■ GIVEN REQUEST
Copy every entry word for word. Skip the pictures.

■ SOURCE MATERIAL
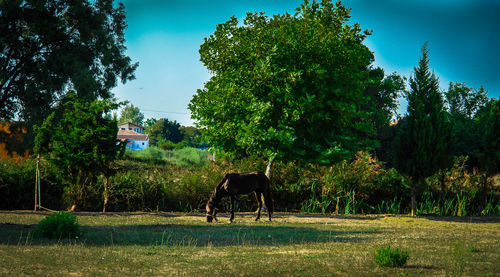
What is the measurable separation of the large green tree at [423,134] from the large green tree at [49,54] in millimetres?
21781

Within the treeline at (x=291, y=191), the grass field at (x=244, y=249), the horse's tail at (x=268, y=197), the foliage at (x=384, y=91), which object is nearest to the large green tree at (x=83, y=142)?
the treeline at (x=291, y=191)

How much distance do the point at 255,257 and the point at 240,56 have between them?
1281 cm

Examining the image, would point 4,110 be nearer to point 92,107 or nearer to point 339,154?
point 92,107

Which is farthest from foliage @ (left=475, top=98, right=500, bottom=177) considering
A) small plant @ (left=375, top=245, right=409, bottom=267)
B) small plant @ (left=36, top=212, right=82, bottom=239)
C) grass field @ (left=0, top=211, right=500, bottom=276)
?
small plant @ (left=36, top=212, right=82, bottom=239)

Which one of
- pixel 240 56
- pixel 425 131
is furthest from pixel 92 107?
pixel 425 131

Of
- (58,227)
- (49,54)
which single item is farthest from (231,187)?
(49,54)

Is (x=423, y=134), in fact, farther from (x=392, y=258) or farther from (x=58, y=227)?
(x=58, y=227)

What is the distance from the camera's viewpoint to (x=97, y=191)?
2042cm

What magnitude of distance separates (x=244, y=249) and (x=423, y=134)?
39.1ft

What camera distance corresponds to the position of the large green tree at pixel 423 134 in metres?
18.5

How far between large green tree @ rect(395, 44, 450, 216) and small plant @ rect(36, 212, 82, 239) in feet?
46.3

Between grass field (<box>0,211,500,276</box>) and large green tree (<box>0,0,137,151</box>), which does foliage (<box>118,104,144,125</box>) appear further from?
grass field (<box>0,211,500,276</box>)

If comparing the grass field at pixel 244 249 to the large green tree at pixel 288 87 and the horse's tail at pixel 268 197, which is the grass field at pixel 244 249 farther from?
the large green tree at pixel 288 87

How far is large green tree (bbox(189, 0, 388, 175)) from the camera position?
18.1 m
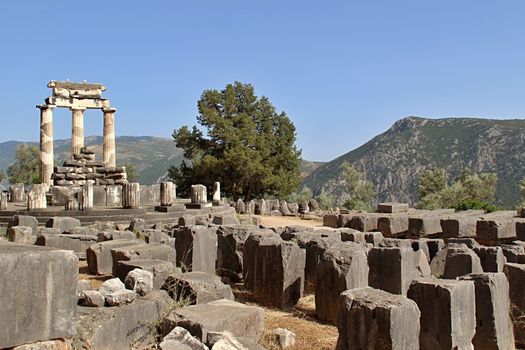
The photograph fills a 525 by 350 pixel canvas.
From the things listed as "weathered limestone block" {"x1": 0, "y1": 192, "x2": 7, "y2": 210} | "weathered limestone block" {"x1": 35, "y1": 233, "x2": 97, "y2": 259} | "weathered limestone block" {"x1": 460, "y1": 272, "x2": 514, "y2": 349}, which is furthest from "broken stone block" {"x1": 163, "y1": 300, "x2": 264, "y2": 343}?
"weathered limestone block" {"x1": 0, "y1": 192, "x2": 7, "y2": 210}

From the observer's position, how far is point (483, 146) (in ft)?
239

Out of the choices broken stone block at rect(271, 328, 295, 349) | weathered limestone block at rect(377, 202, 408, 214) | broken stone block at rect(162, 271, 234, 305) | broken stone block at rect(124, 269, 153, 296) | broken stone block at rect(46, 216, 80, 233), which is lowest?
broken stone block at rect(271, 328, 295, 349)

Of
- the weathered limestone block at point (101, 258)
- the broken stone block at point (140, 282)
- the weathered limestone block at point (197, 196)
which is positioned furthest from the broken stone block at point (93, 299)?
the weathered limestone block at point (197, 196)

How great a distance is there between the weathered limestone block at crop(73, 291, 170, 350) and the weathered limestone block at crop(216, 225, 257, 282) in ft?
13.6

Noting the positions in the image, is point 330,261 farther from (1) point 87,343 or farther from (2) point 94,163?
(2) point 94,163

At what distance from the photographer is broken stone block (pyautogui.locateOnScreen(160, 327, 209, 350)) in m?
4.84

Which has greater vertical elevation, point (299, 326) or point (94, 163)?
point (94, 163)

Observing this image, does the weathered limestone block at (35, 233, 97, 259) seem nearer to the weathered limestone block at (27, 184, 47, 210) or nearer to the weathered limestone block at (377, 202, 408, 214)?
the weathered limestone block at (27, 184, 47, 210)

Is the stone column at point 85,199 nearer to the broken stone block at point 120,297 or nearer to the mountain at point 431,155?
the broken stone block at point 120,297

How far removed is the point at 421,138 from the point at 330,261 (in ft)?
261

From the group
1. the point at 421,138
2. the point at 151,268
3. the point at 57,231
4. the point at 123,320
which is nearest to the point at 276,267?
the point at 151,268

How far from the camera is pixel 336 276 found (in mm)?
7367

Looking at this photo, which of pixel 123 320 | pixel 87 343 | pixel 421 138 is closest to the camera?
pixel 87 343

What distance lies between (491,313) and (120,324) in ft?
13.0
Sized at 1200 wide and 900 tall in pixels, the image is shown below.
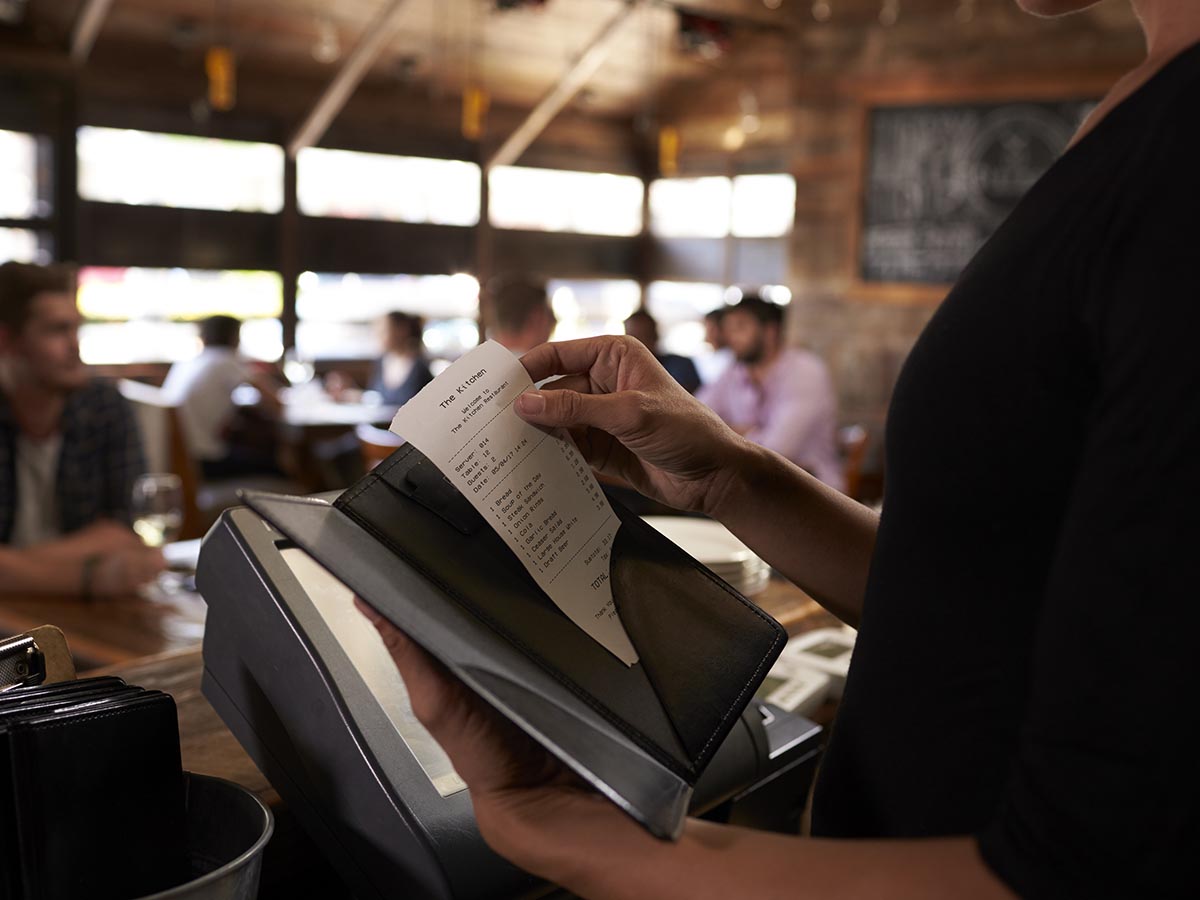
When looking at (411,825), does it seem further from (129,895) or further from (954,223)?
(954,223)

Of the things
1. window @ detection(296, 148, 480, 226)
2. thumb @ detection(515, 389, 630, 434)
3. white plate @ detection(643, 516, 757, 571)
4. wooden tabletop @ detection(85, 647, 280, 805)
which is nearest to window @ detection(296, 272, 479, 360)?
window @ detection(296, 148, 480, 226)

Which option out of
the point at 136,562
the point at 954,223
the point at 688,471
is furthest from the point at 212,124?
the point at 688,471

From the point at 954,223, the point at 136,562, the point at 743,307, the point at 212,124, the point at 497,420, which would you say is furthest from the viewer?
the point at 212,124

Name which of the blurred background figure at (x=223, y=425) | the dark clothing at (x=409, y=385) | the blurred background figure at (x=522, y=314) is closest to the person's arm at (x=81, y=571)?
the blurred background figure at (x=522, y=314)

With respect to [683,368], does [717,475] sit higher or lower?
higher

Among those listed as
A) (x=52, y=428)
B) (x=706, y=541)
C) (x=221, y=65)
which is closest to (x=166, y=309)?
(x=221, y=65)

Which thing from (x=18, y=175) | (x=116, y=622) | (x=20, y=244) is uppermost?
(x=18, y=175)

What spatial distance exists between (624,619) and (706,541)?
3.26 ft

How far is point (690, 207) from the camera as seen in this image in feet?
33.3

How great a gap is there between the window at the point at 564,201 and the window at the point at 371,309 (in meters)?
0.74

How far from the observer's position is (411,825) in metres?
0.78

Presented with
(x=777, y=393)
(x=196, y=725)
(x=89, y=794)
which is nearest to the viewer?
(x=89, y=794)

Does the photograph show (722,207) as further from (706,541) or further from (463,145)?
(706,541)

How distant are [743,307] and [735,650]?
14.0 feet
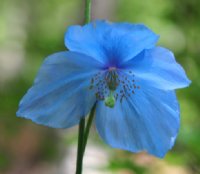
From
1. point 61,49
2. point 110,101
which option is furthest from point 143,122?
point 61,49

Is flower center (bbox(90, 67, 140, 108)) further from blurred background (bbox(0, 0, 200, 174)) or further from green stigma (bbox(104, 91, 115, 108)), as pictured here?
blurred background (bbox(0, 0, 200, 174))

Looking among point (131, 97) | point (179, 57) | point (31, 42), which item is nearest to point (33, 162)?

■ ANSWER TO THE EXERCISE
What is the measurable separation of the large green tree at [423,134] from the large green tree at [49,54] in millimetres?
21781

Within the treeline at (x=291, y=191), the grass field at (x=244, y=249), the horse's tail at (x=268, y=197), the foliage at (x=384, y=91), which object is nearest to the large green tree at (x=83, y=142)?
the treeline at (x=291, y=191)

How much distance do the point at 255,257 and the point at 240,56 have between them?
1281 cm

Examining the image, would point 4,110 be nearer to point 92,107 or nearer to point 339,154?
point 92,107

Which is farthest from foliage @ (left=475, top=98, right=500, bottom=177) considering
A) small plant @ (left=375, top=245, right=409, bottom=267)
B) small plant @ (left=36, top=212, right=82, bottom=239)
C) grass field @ (left=0, top=211, right=500, bottom=276)
?
small plant @ (left=36, top=212, right=82, bottom=239)

Which one of
- pixel 240 56
- pixel 425 131
is furthest from pixel 92 107?
pixel 425 131

Of
- (58,227)
- (49,54)
which single item is farthest from (231,187)?
(49,54)

Is (x=423, y=134), in fact, farther from (x=392, y=258) or farther from (x=58, y=227)?
(x=58, y=227)

What is the distance from the camera's viewpoint to (x=97, y=191)?
2042cm

What magnitude of distance separates (x=244, y=249) and (x=423, y=134)?
39.1ft

What camera distance corresponds to the position of the large green tree at pixel 423 134 in metres?
18.5

How far between large green tree @ rect(395, 44, 450, 216) and small plant @ rect(36, 212, 82, 239) in feet?
46.3

Between grass field (<box>0,211,500,276</box>) and large green tree (<box>0,0,137,151</box>), which does foliage (<box>118,104,144,125</box>) appear further from?
grass field (<box>0,211,500,276</box>)

If comparing the grass field at pixel 244 249 to the large green tree at pixel 288 87 and the horse's tail at pixel 268 197, which is the grass field at pixel 244 249 farther from?
the large green tree at pixel 288 87

How far is large green tree (bbox(189, 0, 388, 175)) from the camera position?
18.1 m
The photograph fills a 525 by 350 pixel canvas.
From the things listed as "weathered limestone block" {"x1": 0, "y1": 192, "x2": 7, "y2": 210} | "weathered limestone block" {"x1": 35, "y1": 233, "x2": 97, "y2": 259} | "weathered limestone block" {"x1": 460, "y1": 272, "x2": 514, "y2": 349}, which is furthest from "broken stone block" {"x1": 163, "y1": 300, "x2": 264, "y2": 343}?
"weathered limestone block" {"x1": 0, "y1": 192, "x2": 7, "y2": 210}

From the observer's position, how far is point (483, 146) (in ft)?
239

Out of the choices broken stone block at rect(271, 328, 295, 349) | weathered limestone block at rect(377, 202, 408, 214) | broken stone block at rect(162, 271, 234, 305) | broken stone block at rect(124, 269, 153, 296) | broken stone block at rect(46, 216, 80, 233), which is lowest?
broken stone block at rect(271, 328, 295, 349)

Of
- the weathered limestone block at point (101, 258)
- the broken stone block at point (140, 282)
- the weathered limestone block at point (197, 196)
which is positioned furthest from the broken stone block at point (93, 299)?
the weathered limestone block at point (197, 196)

How great a distance is there between the weathered limestone block at crop(73, 291, 170, 350) and the weathered limestone block at crop(216, 225, 257, 282) in ft?
13.6

Noting the positions in the image, is point 330,261 farther from (1) point 87,343 or farther from (2) point 94,163?
(2) point 94,163

At what distance from the photographer is broken stone block (pyautogui.locateOnScreen(160, 327, 209, 350)) in m?
4.84

Which has greater vertical elevation, point (299, 326) or point (94, 163)?
point (94, 163)

Observing this image, does the weathered limestone block at (35, 233, 97, 259) seem nearer to the weathered limestone block at (27, 184, 47, 210) or nearer to the weathered limestone block at (377, 202, 408, 214)?
the weathered limestone block at (27, 184, 47, 210)

Is the stone column at point 85,199 nearer to the broken stone block at point 120,297 or nearer to the mountain at point 431,155?
the broken stone block at point 120,297

How far removed is the point at 421,138 from the point at 330,261 (in ft)?
261

From the group
1. the point at 421,138
2. the point at 151,268
3. the point at 57,231
4. the point at 123,320
which is nearest to the point at 276,267?
the point at 151,268

How far from the camera is pixel 336 276 found (in mm)?
7367

Looking at this photo, which of pixel 123 320 | pixel 87 343 | pixel 421 138 is closest to the camera?
pixel 87 343

What distance lies between (491,313) and (120,324) in ft?
13.0
Sized at 1200 wide and 900 tall in pixels, the image is shown below.
When looking at (411,825), does it seem further from (129,895) or further from (954,223)?
(954,223)

Of the things
1. window @ detection(296, 148, 480, 226)
2. thumb @ detection(515, 389, 630, 434)
3. white plate @ detection(643, 516, 757, 571)
4. wooden tabletop @ detection(85, 647, 280, 805)
which is nearest to window @ detection(296, 272, 479, 360)?
window @ detection(296, 148, 480, 226)

Which option out of
the point at 136,562
the point at 954,223
the point at 688,471
is furthest from the point at 212,124?
the point at 688,471

From the point at 954,223, the point at 136,562, the point at 743,307, the point at 212,124, the point at 497,420, which would you say is furthest from the viewer?
the point at 212,124

Name which of the blurred background figure at (x=223, y=425) | the dark clothing at (x=409, y=385) | the blurred background figure at (x=522, y=314) is closest to the person's arm at (x=81, y=571)?
the blurred background figure at (x=522, y=314)

With respect to [683,368], does [717,475] sit higher or lower?
higher

Among those listed as
A) (x=52, y=428)
B) (x=706, y=541)
C) (x=221, y=65)
which is closest to (x=166, y=309)?
(x=221, y=65)

Which thing from (x=18, y=175) | (x=116, y=622) | (x=20, y=244) is uppermost?
(x=18, y=175)

What spatial distance exists between (624,619) and (706,541)?
3.26 ft

How far is point (690, 207) from the camera as seen in this image in feet?
33.3

How great a gap is there between the window at the point at 564,201 and the window at the point at 371,309 (in meters)?
0.74

How far from the observer's position is (411,825) in metres?
0.78

Presented with
(x=777, y=393)
(x=196, y=725)
(x=89, y=794)
which is nearest to the viewer?
(x=89, y=794)

Does the photograph show (722,207) as further from (706,541) or further from (463,145)?
(706,541)

How distant are [743,307] and [735,650]?
14.0 feet
From
1. point 61,49
2. point 110,101
which option is furthest from point 143,122?
point 61,49

Is flower center (bbox(90, 67, 140, 108)) further from blurred background (bbox(0, 0, 200, 174)) or further from green stigma (bbox(104, 91, 115, 108)), as pictured here?
blurred background (bbox(0, 0, 200, 174))

Looking among point (131, 97) | point (179, 57) | point (31, 42), which item is nearest to point (33, 162)?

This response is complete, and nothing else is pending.